Knole has evolved over 6 centuries into a house with a supposed 365 rooms and 52 staircases. It definitely has 7 courtyards and is built from Kentish ragstone and is the largest country house in England. The site covers 4 acres, with a additional 24 acre, walled garden set in a 1000 acre medieval deer park.
It has been the palace of Archbishops and King VIII and since the early 1600s the home of the Sackville Family.

Here is a link to our introductory video in our Visitor Centre http://vimeo.com/21021484

Knole has been shown off to visitors for the past 500 years. Thirteen show rooms remain much as they were in the 18th century, when they were laid out to impress visitors with the Sackvilles’ wealth. The birthplace and childhood home of Vita Sackville-West, who went on to create the gardens at Sissinghurst, Knole was also the setting for Virgina Woolf’s novel Orlando.

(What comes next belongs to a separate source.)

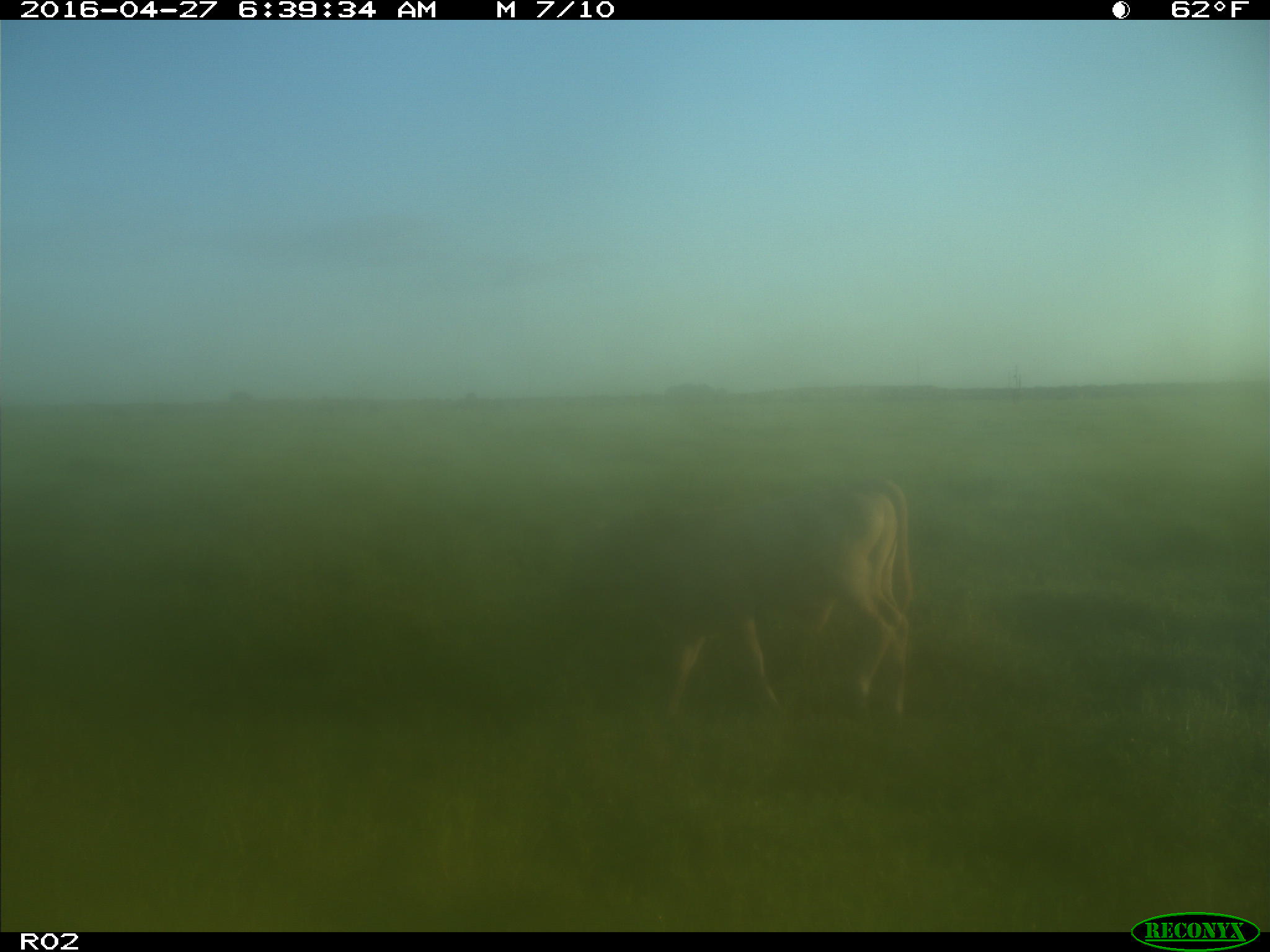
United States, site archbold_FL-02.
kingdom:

The house includes world-renowned Stuart furniture, important paintings and the prototype of the famous Knole settee. Knole is set at the heart of the only remaining medieval deer park in Kent.


3 thoughts on “About Knole

  1. Hi, I’m looking for information about my fourth great grandmother, Sarah Whitehead – or Sarah Kidman, who worked as a still room maid at Knole from 1790 to 1794. I wonder if you have any record of her employment or any information about the life of a servant at the time? I would be very grateful for any help you can give me. Many thanks, Karen.